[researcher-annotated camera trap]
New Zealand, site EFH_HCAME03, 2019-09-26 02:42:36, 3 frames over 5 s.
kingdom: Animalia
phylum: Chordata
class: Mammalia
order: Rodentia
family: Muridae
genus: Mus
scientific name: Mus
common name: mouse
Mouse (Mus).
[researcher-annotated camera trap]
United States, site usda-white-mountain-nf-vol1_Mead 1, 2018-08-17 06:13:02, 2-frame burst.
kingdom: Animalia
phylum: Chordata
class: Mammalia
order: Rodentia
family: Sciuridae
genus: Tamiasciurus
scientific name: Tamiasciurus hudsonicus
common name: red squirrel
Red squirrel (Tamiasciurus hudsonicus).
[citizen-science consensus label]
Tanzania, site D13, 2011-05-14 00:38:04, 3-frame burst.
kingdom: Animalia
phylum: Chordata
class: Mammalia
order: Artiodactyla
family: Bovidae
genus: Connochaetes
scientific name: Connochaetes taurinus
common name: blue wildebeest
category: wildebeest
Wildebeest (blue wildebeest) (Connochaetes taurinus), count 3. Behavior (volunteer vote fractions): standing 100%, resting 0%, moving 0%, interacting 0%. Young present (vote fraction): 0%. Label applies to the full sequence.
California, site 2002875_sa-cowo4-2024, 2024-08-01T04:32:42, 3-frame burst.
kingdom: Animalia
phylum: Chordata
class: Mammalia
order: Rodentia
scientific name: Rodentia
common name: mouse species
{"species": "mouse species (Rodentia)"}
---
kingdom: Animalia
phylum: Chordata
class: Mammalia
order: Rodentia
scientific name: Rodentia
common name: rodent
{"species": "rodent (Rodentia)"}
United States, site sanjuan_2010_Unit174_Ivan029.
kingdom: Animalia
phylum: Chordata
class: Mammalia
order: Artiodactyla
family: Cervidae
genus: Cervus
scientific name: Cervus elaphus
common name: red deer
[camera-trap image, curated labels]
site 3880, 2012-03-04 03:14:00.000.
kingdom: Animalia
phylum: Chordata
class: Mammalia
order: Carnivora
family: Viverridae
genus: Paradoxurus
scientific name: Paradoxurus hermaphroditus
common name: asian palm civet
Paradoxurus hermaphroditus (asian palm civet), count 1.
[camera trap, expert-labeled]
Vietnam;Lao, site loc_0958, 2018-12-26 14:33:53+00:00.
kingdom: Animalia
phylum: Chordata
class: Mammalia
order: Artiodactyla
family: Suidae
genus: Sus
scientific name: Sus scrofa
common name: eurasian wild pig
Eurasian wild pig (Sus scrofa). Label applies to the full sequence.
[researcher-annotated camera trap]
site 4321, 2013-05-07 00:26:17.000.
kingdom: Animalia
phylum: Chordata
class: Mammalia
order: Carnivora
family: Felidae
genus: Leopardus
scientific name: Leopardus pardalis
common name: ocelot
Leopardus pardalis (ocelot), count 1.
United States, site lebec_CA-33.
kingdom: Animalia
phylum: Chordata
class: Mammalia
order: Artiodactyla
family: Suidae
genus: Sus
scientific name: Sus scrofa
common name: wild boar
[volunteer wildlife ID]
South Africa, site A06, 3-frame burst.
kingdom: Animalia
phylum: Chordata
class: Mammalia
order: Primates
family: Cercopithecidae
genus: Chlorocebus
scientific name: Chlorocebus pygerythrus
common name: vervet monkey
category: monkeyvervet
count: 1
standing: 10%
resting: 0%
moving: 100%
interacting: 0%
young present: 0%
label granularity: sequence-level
::::::::::
Task details: Above are the records; reproduce all of them exactly.

Task result:
[researcher-annotated camera trap]
New Zealand, site EFH_HCAME03, 2019-09-26 02:42:36, 3 frames over 5 s.
kingdom: Animalia
phylum: Chordata
class: Mammalia
order: Rodentia
family: Muridae
genus: Mus
scientific name: Mus
common name: mouse
Mouse (Mus).
[researcher-annotated camera trap]
United States, site usda-white-mountain-nf-vol1_Mead 1, 2018-08-17 06:13:02, 2-frame burst.
kingdom: Animalia
phylum: Chordata
class: Mammalia
order: Rodentia
family: Sciuridae
genus: Tamiasciurus
scientific name: Tamiasciurus hudsonicus
common name: red squirrel
Red squirrel (Tamiasciurus hudsonicus).
[citizen-science consensus label]
Tanzania, site D13, 2011-05-14 00:38:04, 3-frame burst.
kingdom: Animalia
phylum: Chordata
class: Mammalia
order: Artiodactyla
family: Bovidae
genus: Connochaetes
scientific name: Connochaetes taurinus
common name: blue wildebeest
category: wildebeest
Wildebeest (blue wildebeest) (Connochaetes taurinus), count 3. Behavior (volunteer vote fractions): standing 100%, resting 0%, moving 0%, interacting 0%. Young present (vote fraction): 0%. Label applies to the full sequence.
California, site 2002875_sa-cowo4-2024, 2024-08-01T04:32:42, 3-frame burst.
kingdom: Animalia
phylum: Chordata
class: Mammalia
order: Rodentia
scientific name: Rodentia
common name: mouse species
{"species": "mouse species (Rodentia)"}
---
kingdom: Animalia
phylum: Chordata
class: Mammalia
order: Rodentia
scientific name: Rodentia
common name: rodent
{"species": "rodent (Rodentia)"}
United States, site sanjuan_2010_Unit174_Ivan029.
kingdom: Animalia
phylum: Chordata
class: Mammalia
order: Artiodactyla
family: Cervidae
genus: Cervus
scientific name: Cervus elaphus
common name: red deer
[camera-trap image, curated labels]
site 3880, 2012-03-04 03:14:00.000.
kingdom: Animalia
phylum: Chordata
class: Mammalia
order: Carnivora
family: Viverridae
genus: Paradoxurus
scientific name: Paradoxurus hermaphroditus
common name: asian palm civet
Paradoxurus hermaphroditus (asian palm civet), count 1.
[camera trap, expert-labeled]
Vietnam;Lao, site loc_0958, 2018-12-26 14:33:53+00:00.
kingdom: Animalia
phylum: Chordata
class: Mammalia
order: Artiodactyla
family: Suidae
genus: Sus
scientific name: Sus scrofa
common name: eurasian wild pig
Eurasian wild pig (Sus scrofa). Label applies to the full sequence.
[researcher-annotated camera trap]
site 4321, 2013-05-07 00:26:17.000.
kingdom: Animalia
phylum: Chordata
class: Mammalia
order: Carnivora
family: Felidae
genus: Leopardus
scientific name: Leopardus pardalis
common name: ocelot
Leopardus pardalis (ocelot), count 1.
United States, site lebec_CA-33.
kingdom: Animalia
phylum: Chordata
class: Mammalia
order: Artiodactyla
family: Suidae
genus: Sus
scientific name: Sus scrofa
common name: wild boar
[volunteer wildlife ID]
South Africa, site A06, 3-frame burst.
kingdom: Animalia
phylum: Chordata
class: Mammalia
order: Primates
family: Cercopithecidae
genus: Chlorocebus
scientific name: Chlorocebus pygerythrus
common name: vervet monkey
category: monkeyvervet
count: 1
standing: 10%
resting: 0%
moving: 100%
interacting: 0%
young present: 0%
label granularity: sequence-level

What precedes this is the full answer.